Conheci muita gente na Ucrânia, tenho muito bons amigos e sei como eles são e não merecem que Putin faça toda essa porcaria. Esse cara está destruindo famílias, e se isso não te comove, você não é humano. A guerra muda você, eu não sou o mesmo e nunca mais serei o mesmo. Apesar disso, acho que tudo isso me fez uma pessoa melhor, vejo o mundo com outros olhos.

O senhor passou por momentos difíceis?

Perdi uma mulher e dois homens em combate, não é fácil contar para as famílias o que aconteceu, sabe? Dizer a eles que eles perderam um irmão, um filho... E, bem, aqui estão todas essas famílias que perderam tudo, suas casas, suas vidas. No final, tudo isso te deixa mais sensível. De vez em quando, eu paro e começo a chorar. Antes, muitas coisas não me comoviam, mas hoje vejo vídeos e eles me deixam mal. Espero que eu consiga lidar com tudo isso.

O que seus companheiros estrangeiros dizem para o senhor? Por que eles decidiram ir lutar na Ucrânia?

Creio que cada um tenha suas próprias razões, mas quando você pergunta para eles: "Amigo, o que você está fazendo aqui?", o que sai é quase sempre o mesmo. Eles falam do orgulho, da liberdade, de lutar contra a tirania e de fazer do mundo melhor.

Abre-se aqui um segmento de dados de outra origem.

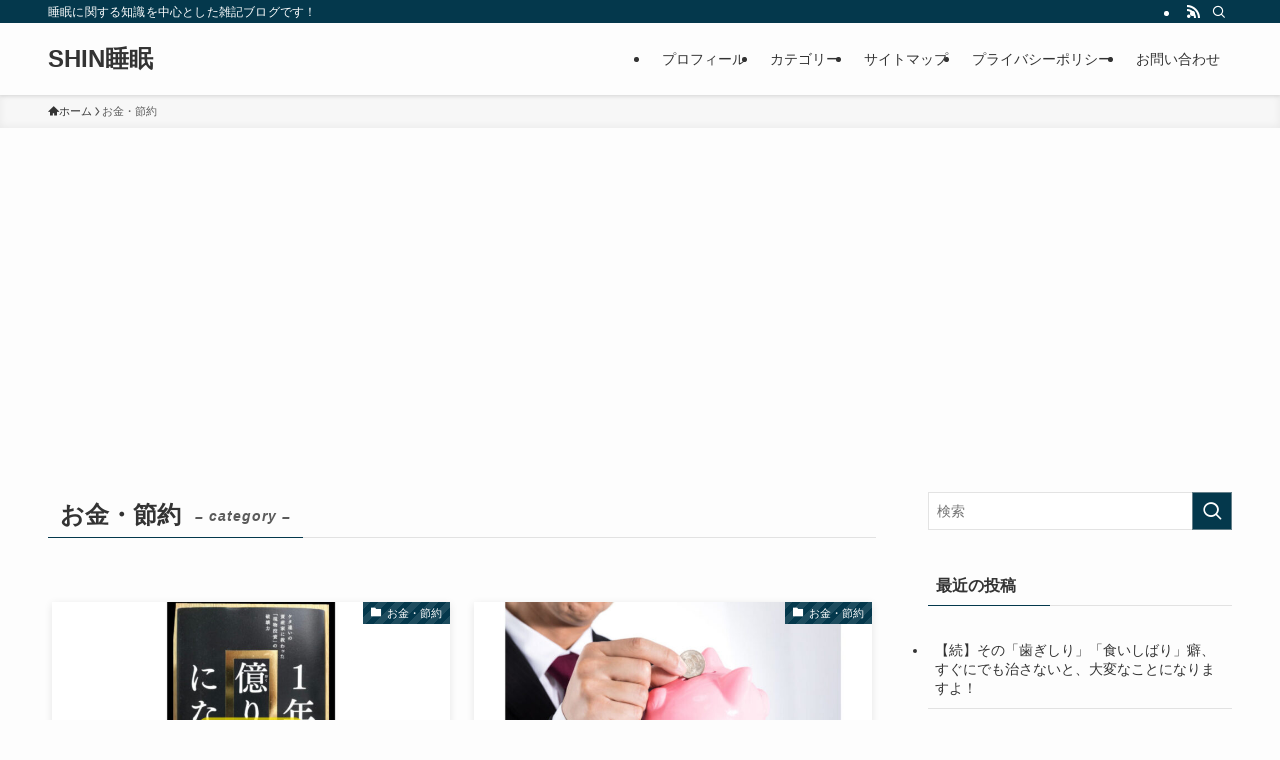

--- FILE ---
content_type: text/html; charset=utf-8
request_url: https://www.google.com/recaptcha/api2/aframe
body_size: 268
content:
<!DOCTYPE HTML><html><head><meta http-equiv="content-type" content="text/html; charset=UTF-8"></head><body><script nonce="hJAQjQIHkphQf0FEJh_5Rg">/** Anti-fraud and anti-abuse applications only. See google.com/recaptcha */ try{var clients={'sodar':'https://pagead2.googlesyndication.com/pagead/sodar?'};window.addEventListener("message",function(a){try{if(a.source===window.parent){var b=JSON.parse(a.data);var c=clients[b['id']];if(c){var d=document.createElement('img');d.src=c+b['params']+'&rc='+(localStorage.getItem("rc::a")?sessionStorage.getItem("rc::b"):"");window.document.body.appendChild(d);sessionStorage.setItem("rc::e",parseInt(sessionStorage.getItem("rc::e")||0)+1);localStorage.setItem("rc::h",'1770097466443');}}}catch(b){}});window.parent.postMessage("_grecaptcha_ready", "*");}catch(b){}</script></body></html>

Quão forte psicologicamente é preciso ser para se enfrentar a experiência da guerra?

Na verdade, você não sabe o quão forte você é mentalmente até estar aqui. Tem gente que vem, vê tudo explodindo e prefere ir embora. E não se trata de ser covarde. Você simplesmente não pode saber como é isso se você nunca viveu isso. Estive dentro de prédios que são constantemente bombardeados com fogo direto de tanques, onde tudo treme e te derruba no chão, onde o telhado literalmente cai em cima de você. Você não pode treinar para isso, mas depois de passar semanas sob fogo, literalmente caminhando sob um tanque disparando, você fica mais forte. Em Severodonetsk houve dias em que, enquanto comíamos, os morteiros explodiam a cem metros da nossa posição e, bem, você não pode parar de fazer as coisas porque há uma explosão. Você está lá, a artilharia está lá e atira.

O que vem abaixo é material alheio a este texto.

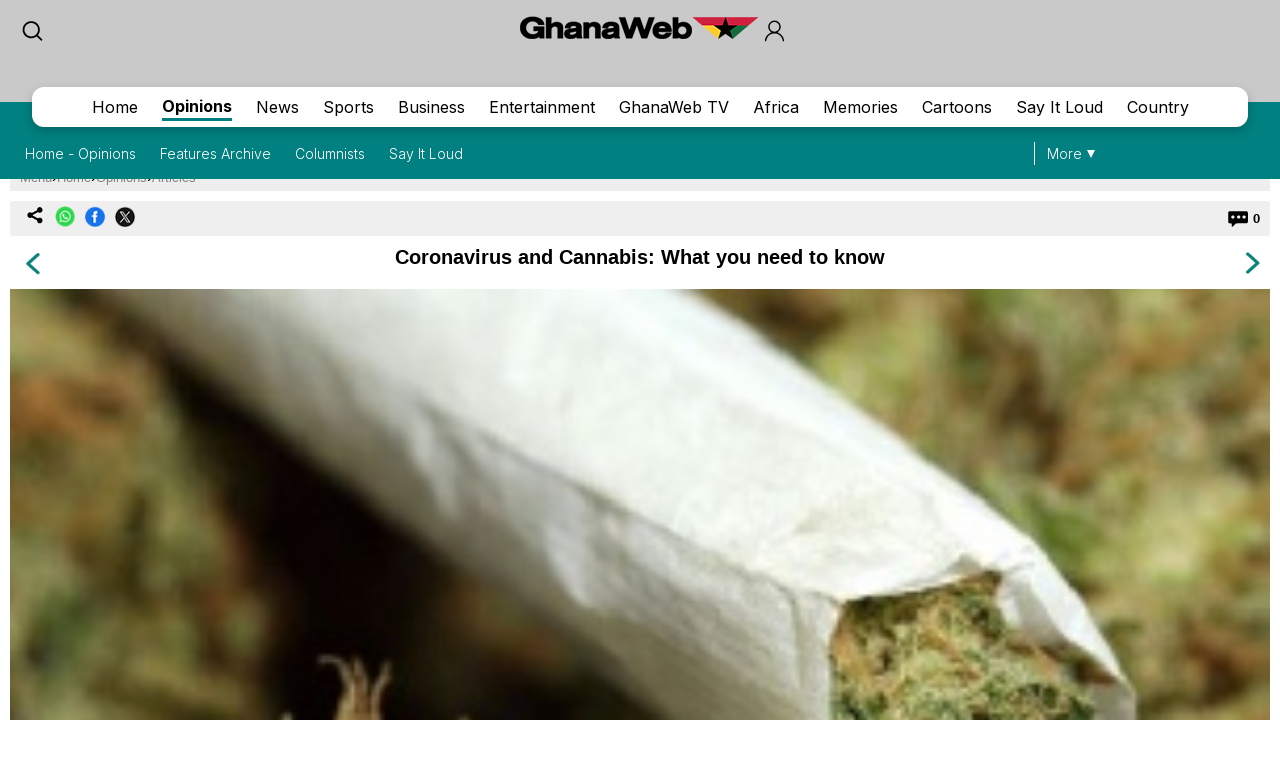

--- FILE ---
content_type: text/html; charset=utf-8
request_url: https://www.google.com/recaptcha/api2/aframe
body_size: 259
content:
<!DOCTYPE HTML><html><head><meta http-equiv="content-type" content="text/html; charset=UTF-8"></head><body><script nonce="yzj0dBwLqYoiRiNfkCtRzQ">/** Anti-fraud and anti-abuse applications only. See google.com/recaptcha */ try{var clients={'sodar':'https://pagead2.googlesyndication.com/pagead/sodar?'};window.addEventListener("message",function(a){try{if(a.source===window.parent){var b=JSON.parse(a.data);var c=clients[b['id']];if(c){var d=document.createElement('img');d.src=c+b['params']+'&rc='+(localStorage.getItem("rc::a")?sessionStorage.getItem("rc::b"):"");window.document.body.appendChild(d);sessionStorage.setItem("rc::e",parseInt(sessionStorage.getItem("rc::e")||0)+1);localStorage.setItem("rc::h",'1769610470948');}}}catch(b){}});window.parent.postMessage("_grecaptcha_ready", "*");}catch(b){}</script></body></html>

--- FILE ---
content_type: application/javascript; charset=utf-8
request_url: https://fundingchoicesmessages.google.com/f/AGSKWxVzfotA-jACxJJLmDmLjTBfZ1IZvL2EOt75FiLhcLJLbQXp1aeveZUd4vxV3cJzSog_PJjC4Zv8BpTJjCl55Vk8AOppGiRbYWVKgvLqFtTyrdFD5iCjxzA0lW6CJBMXja6fjQ2XYHH-wJqUEYTC8F1g2DYtPi-yKk0d_YPLiXVnqAqeX_2Be-fSf6oM/_&smallad=/ads_300_/floater_ad._background_ad//widgetad.
body_size: -1286
content:
window['ad6933c1-f33a-4eb9-a750-d9d96e6ee968'] = true;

Tropas ucranianas. "Conheci muita gente na Ucrânia, tenho muito bons amigos", diz brasileiroFoto: Gleb Garanich/REUTERS

Como espera que essa guerra termine?

Putin acabou de anunciar que vai convocar parte de sua reserva, então… Olha, eu estive no sul, estive em todas as frentes, e quando você olha para trás e vê que no começo Putin disse que estava procurando desnazificar a Ucrânia… puro lixo. Depois, ele disse que o país tinha que ser desmilitarizado e atacou toda a Ucrânia, inclusive perto da fronteira com a Polônia. Depois, disse que queria proteger o povo de Donetsk e Lugansk e protegê-lo da Ucrânia nazista e blá, blá, blá. Puro lixo para justificar a invasão.

E o que o senhor acha de tudo isso?

Todos sabemos que Putin quer o sul, que a intenção é tirar da Ucrânia o que a Rússia não tem, o solo fértil para plantar coisas e depois vendê-las ao mundo. Em vez de fazer acordos diplomáticos, fazer tratados comerciais, os russos preferem bombardear, conquistar e invadir, como se fazia há centenas de anos.

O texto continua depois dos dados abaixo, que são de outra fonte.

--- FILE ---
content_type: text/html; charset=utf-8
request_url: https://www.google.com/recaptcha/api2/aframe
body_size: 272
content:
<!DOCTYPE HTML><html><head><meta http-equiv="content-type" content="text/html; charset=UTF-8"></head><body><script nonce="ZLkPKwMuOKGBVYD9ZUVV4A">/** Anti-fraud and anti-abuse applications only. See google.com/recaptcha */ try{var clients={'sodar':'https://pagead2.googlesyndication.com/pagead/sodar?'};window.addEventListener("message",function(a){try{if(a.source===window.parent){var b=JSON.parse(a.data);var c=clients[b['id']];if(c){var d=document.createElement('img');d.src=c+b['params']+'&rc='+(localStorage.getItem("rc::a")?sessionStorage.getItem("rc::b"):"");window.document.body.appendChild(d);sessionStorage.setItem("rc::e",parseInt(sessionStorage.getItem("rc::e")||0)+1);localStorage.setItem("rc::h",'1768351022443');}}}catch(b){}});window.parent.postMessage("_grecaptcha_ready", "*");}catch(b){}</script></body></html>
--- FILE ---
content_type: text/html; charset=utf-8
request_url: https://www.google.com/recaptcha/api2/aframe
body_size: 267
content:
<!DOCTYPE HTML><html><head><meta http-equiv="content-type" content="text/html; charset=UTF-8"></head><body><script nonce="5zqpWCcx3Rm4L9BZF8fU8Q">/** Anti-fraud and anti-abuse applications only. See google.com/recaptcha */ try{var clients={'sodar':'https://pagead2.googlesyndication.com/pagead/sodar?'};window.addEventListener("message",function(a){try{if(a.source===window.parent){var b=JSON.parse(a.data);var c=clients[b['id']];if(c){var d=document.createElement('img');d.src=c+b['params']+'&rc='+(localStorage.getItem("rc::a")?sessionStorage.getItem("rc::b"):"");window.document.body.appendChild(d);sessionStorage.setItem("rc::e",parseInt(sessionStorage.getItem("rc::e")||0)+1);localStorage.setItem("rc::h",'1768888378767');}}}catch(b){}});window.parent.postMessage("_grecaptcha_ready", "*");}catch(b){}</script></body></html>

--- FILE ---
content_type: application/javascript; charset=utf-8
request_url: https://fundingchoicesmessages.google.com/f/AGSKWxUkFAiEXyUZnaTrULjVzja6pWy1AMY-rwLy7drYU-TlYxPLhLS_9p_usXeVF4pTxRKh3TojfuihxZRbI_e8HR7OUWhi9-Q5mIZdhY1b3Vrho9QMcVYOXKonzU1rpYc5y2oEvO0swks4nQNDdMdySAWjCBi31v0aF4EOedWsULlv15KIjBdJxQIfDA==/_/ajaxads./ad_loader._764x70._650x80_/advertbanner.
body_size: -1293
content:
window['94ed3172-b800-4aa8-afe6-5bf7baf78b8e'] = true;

Eles querem acesso ao mar, querem o sul, querem saquear a Ucrânia. É por isso que ele tomou a Crimeia em 2014, porque ele quer criar a URSS novamente.

Mas como o senhor acha que isso vai acabar?

Pode ser que a Otan acabe se envolvendo, a China diga "vamos apoiar a Rússia" e pronto, entraremos na Terceira Guerra Mundial, uma guerra nuclear que não queremos enfrentar, porque ela vai destruir o planeta inteiro. Esse cara não é o mesmo Putin de 15 anos atrás, que queria negociar, que deu a volta ao mundo apertando mãos. Ele está envelhecendo, já vimos isso em pessoas como Hitler, que querem mais poder. Isso começou em 2014, e agora ele quer tomar toda a Ucrânia, e sabemos que depois ele vai tomar Belarus. Se não quisermos ver isso, temos que deter Putin agora.